Images and subjective influence in online news

Sam Phillips, October 23rd, 2007 8:02 pm

It was widely reported today that the population of the UK is projected to 65m by 2016, an increase of 4.4 million from the current level. 2.3m of this is categorised ‘natural increase’, whereas 2.1m is attributed to the expected rate of migration. Let’s leave for a second that migration is a natural part of the population rate. Let’s also leave aside the fact that every news outlet’s concentration on migration was spurred by the National Statistics Office’s emphasis on the point. And let’s also, foolishly, leave aside the fact that there is a reason that people are trying to come into the UK. It isn’t the weather.

Let’s leave all of those things aside and look at pretty pictures. Now, in my view, this is primarily a story about statistics. So the Telegraph’s choice of the National Statistics Office’s own graph on the subject seems reasonable. But there are, obviously, wider ramifications. Find a property obviously had a specific slant on the effect, talking about the need for more housing, and they too have chosen a picture of lots of people in the street. Seems reasonable.

Politics.co.uk agrees, choosing a picture of a busy street in their coverage, with the caption, “Concerns raised over how the increase in population growth will effect public services”. Of course, the usual slant on the whole migration issue is the perceived effect it will have on infrastructure, so in some ways the BBC’s choice of image, which furthers the theme of this particular problem, is understandable. Their article features a stock picture of a busy commuter train; it was on the front page of the site for most of the day.

I think the underlying and specific message that choosing this headline image for the story is clear - our public transport system is at breaking point, and all these immigrants are going to just make it worse. Does anybody else feel that perhaps the person sourcing that image had a rough time on the tube this morning?

In my view, the BBC has in this instance crossed the line between telling the news and shaping the news.

The BBC are a credit to the national and international media, and are trying hard to push boundaries with their online presence. They are deeply postmodern in that you can read introspective blogs, such as The Editors, and after the Hutton report they are allegedly committed to being answerable and being open about the way they work. They are better than most, for sure, and they are leaders in this area where other, commercial, entities are allowed to sit on their hands. Oh, and they have a reputation for simply sucking at their choice of pictures for articles.

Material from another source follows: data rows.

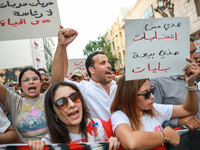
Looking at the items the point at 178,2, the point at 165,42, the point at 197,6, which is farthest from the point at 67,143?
the point at 178,2

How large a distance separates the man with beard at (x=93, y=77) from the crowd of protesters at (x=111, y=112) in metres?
0.01

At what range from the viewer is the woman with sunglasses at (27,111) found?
2.03m

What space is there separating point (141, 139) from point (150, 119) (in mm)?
410

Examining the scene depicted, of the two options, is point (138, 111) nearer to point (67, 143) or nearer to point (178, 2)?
point (67, 143)

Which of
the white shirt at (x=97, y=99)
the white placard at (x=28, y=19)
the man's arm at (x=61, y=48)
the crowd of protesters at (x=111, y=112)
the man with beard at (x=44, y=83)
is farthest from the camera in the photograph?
the man with beard at (x=44, y=83)

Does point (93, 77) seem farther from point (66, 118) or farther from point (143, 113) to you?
point (66, 118)

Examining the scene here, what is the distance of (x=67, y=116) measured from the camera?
60.9 inches

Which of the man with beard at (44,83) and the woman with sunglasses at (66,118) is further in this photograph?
the man with beard at (44,83)

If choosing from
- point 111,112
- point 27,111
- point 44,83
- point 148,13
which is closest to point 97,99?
point 111,112

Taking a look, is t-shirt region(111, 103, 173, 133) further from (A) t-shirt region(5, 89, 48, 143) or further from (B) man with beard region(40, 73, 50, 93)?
(B) man with beard region(40, 73, 50, 93)

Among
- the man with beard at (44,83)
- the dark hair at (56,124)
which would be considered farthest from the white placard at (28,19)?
the man with beard at (44,83)

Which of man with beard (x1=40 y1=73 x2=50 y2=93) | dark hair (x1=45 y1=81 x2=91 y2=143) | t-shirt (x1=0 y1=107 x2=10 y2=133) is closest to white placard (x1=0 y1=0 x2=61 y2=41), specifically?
dark hair (x1=45 y1=81 x2=91 y2=143)

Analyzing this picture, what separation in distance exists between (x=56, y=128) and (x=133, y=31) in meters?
1.07

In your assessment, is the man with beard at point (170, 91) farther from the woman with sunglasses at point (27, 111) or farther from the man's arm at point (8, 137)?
the man's arm at point (8, 137)
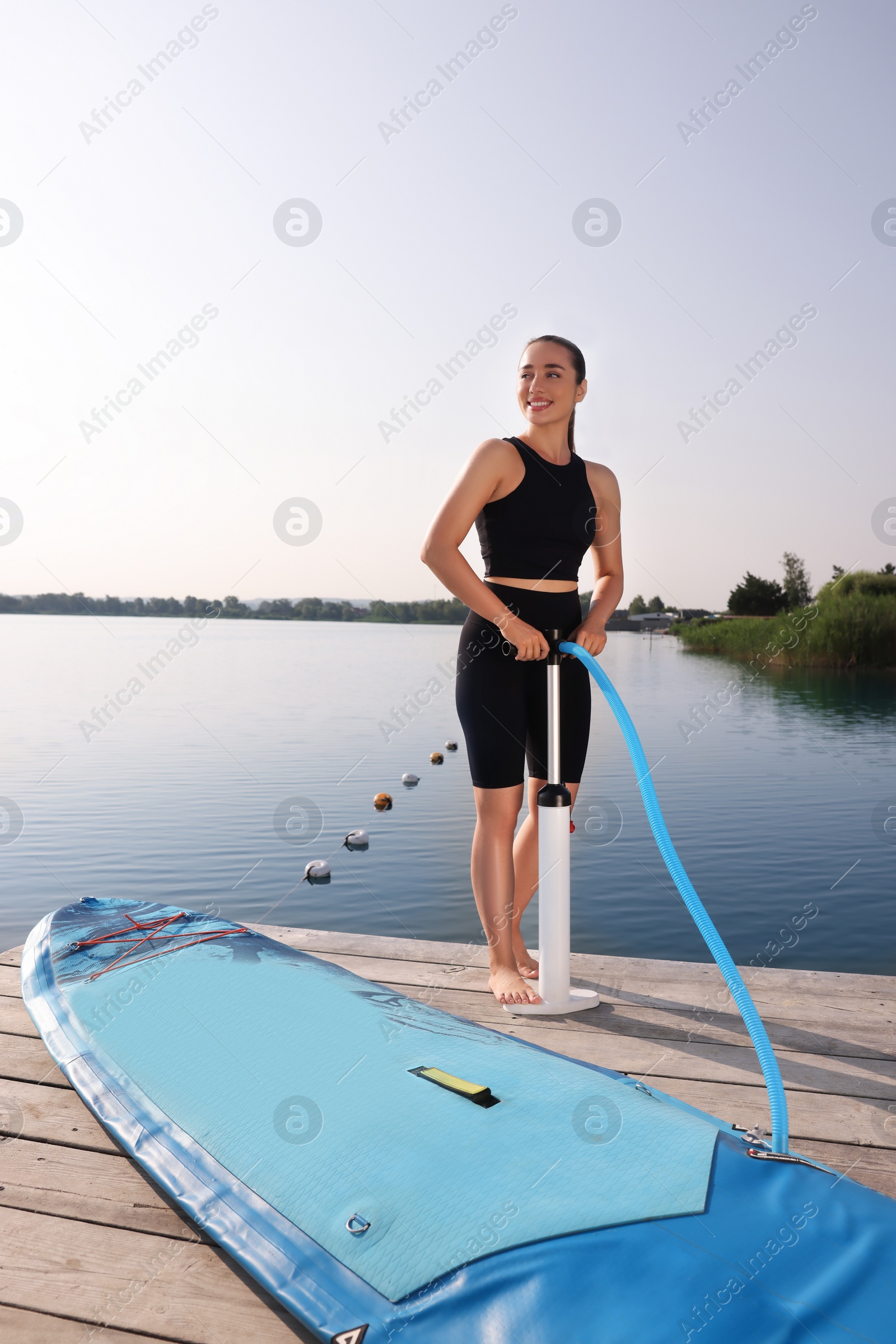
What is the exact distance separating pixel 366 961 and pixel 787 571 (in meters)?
46.2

My academic background is in history. 20 years ago, the idea that historians, as well as journalists, would not adopt an objective and abstracted view of their material was ridiculous; it was their job to be impartial. Nowadays, we mostly accept that all façades of objectivity are conceited and create inaccurate reporting of the facts, so we admit our own subjective influences, and for many historians, these are often the more interesting parts of the stories we tell. Recognising your own subjectivity, however, is a very different thing to becoming objective - and acknowledging that you have influences that are individual and uncontrollable does not mean that you are forgiven for when your reporting is slanted and biased.

This bias isn’t limited to choice of vocabulary or choice of subject matter - choice of image is just a powerful a tool for shaping the theme of your story, and this is a story that has a serious emphasis on the migration issue. In fact, little else is mentioned. Both government ministers and right-wing pressure groups are allowed to give their point of view, as are some of the people from the other side of the debate. The image, though, takes it a step further. It makes us all think back to our morning commute - the busy roads, the packed trains and the smelly buses. It says in a message clearer than words and stronger than bold text that immigrants are going to make your life worse.

Apparently.

2 Comments:

  1. Nice article, very good points.

    Comment by Rob — October 23rd, 2007 @ 11:08 pm
  2. I’m not sure I agree - certainly it could have been a semi-conscious choice of picture relating to a partial viewpoint of public (transport) infrastructure… or it could have been whoever picks the pictures simply wanting to have a different one from every other outlet and choosing the most “crowded” image in their image library. It does rather neatly encapsulate “travel (migration)/overcrowding/infrastructure” in one image too.

    In two related articles they use the crowded street and a generic crowd (with make-it-interesting photoshop filter) respectively, so it’s not exactly a systematic bias.